GIVEN PASSAGE >>
Skip to main content

programming - How to implement Kemeny-Young method? (rank aggregation problem)


Prehistory


I am trying to make some statistical analysis of some experimental data, arises from measurements made ​​on an ordinal scale.


I faced with the problem of rank aggregation: to get from many "individuals" orderings (on the same set of objects) one "collective" ordering.


The most "natural" approach to this problem is Kemeny-Young method (better look primary source).


Surprisingly I found out that there is no program application for this method!!! (There is one C++ code, but it does not allow weak orderings, i.e., does not allow cases when several objects share same position at ordering).


Previously I asked some points (one, two) for constructing needed code, but now I have decide to tell all at once — because the problem is more complicated than I thought at first, and I can miss some points since I am null in Mathematica and programming.


Description


Let $R_1, R_2, R_3, ..., R_N$ denote "individuals" weak orderings of $N$ given objects $a, b, c, ...$.


Let consider $R$ as set of ordered pairs of objects. Then $(a, b)\in R$ has the usual interpretation: "$a$ is ordered at least as good as b at $R$". In case $(b, a)$ is also in $R$ we say that "both are ordered equally good". Where in case $(b,a)$ is not in $R$ we say that "$a$ is ordered above $b$" or "$b$ is ordered below $a$".



(After introducing metric we will see that it is possible to neglect — since they don't make further difference — such pairs as $(a, a), (b, b), (c, c)...$.)



To demonstrate orderings notation, here are all possible orderings for $N=3$:


$\ R_1=\{(a, b), (a, c), (b, c)\}$


$\ R_2=\{(a, c), (a, b), (c, b)\}$


$\ R_3=\{(a, b), (a, c), (b, c), (c, b)\}$


$\ R_4=\{(b, a), (b, c), (a, c)\}$


$\ R_5=\{(b, c), (b, a), (c, a)\}$


$\ R_6=\{(b, a), (b, c), (a, c), (c, a)\}$


$\ R_7=\{(c, a), (c, b), (a, b)\}$



$\ R_8=\{(c, b), (c, a), (b, a)\}$


$\ R_9=\{(c, a), (c, b), (a, b), (b, a)\}$


$R_{10}=\{(a, b), (b, a), (a, c), (b, c)\}$


$R_{11}=\{(a, c), (c, a), (a, b), (c, b)\}$


$R_{12}=\{(b, c), (c, b), (b, a), (c, a)\}$


$R_{13}=\{(a, b), (b, a), (a, c), (c, a), (b, c), (c, b)\}$



For such notation we may introduce metric $\delta$ (so-called Kemeny distance) between any two orderings $R_1$ and $R_2$ by next way: $$\delta(R_1,R_2)=|R_1\setminus R_2|+|R_2\setminus R_1|$$ where $\setminus$ means set-theoretic difference; and $||$ means cardinality of set (i.e., number of elements, because sets are finite).

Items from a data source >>
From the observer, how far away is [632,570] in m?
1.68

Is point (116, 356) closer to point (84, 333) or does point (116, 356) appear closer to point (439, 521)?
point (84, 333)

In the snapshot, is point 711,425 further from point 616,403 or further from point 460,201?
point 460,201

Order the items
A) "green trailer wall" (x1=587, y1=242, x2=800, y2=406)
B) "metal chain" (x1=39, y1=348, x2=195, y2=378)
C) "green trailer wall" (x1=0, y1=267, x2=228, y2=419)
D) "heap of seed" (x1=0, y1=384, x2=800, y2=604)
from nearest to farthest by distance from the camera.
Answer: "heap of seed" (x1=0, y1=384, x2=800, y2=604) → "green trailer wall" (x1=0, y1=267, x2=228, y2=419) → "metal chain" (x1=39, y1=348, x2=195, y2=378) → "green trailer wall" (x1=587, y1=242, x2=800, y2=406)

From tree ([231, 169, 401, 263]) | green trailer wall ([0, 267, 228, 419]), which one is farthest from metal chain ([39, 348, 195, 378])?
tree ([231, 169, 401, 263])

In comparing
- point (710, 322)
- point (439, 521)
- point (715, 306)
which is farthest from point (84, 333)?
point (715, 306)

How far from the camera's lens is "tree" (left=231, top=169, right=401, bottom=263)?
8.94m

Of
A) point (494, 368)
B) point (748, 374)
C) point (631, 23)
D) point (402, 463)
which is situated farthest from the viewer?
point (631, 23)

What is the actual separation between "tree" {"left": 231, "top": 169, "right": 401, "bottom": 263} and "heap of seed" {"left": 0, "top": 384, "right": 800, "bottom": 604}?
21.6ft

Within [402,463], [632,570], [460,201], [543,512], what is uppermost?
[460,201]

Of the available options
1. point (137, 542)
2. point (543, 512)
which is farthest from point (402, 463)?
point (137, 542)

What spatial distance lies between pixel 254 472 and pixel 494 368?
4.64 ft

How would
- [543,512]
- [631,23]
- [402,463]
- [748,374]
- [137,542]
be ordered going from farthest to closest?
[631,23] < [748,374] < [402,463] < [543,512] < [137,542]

WORK INSTRUCTIONS >>
1. Copy the Kemeny-Young thread from "I am trying" to "Mathematica and programming.".
2. According to the Kemeny-Young thread, what does the existing C++ code for the method fail to allow?

RESULTS >>
1.
I am trying to make some statistical analysis of some experimental data, arises from measurements made ​​on an ordinal scale.


I faced with the problem of rank aggregation: to get from many "individuals" orderings (on the same set of objects) one "collective" ordering.


The most "natural" approach to this problem is Kemeny-Young method (better look primary source).


Surprisingly I found out that there is no program application for this method!!! (There is one C++ code, but it does not allow weak orderings, i.e., does not allow cases when several objects share same position at ordering).


Previously I asked some points (one, two) for constructing needed code, but now I have decide to tell all at once — because the problem is more complicated than I thought at first, and I can miss some points since I am null in Mathematica and programming.

2. It doesn't allow weak orderings, meaning cases where several objects share the same position in an ordering.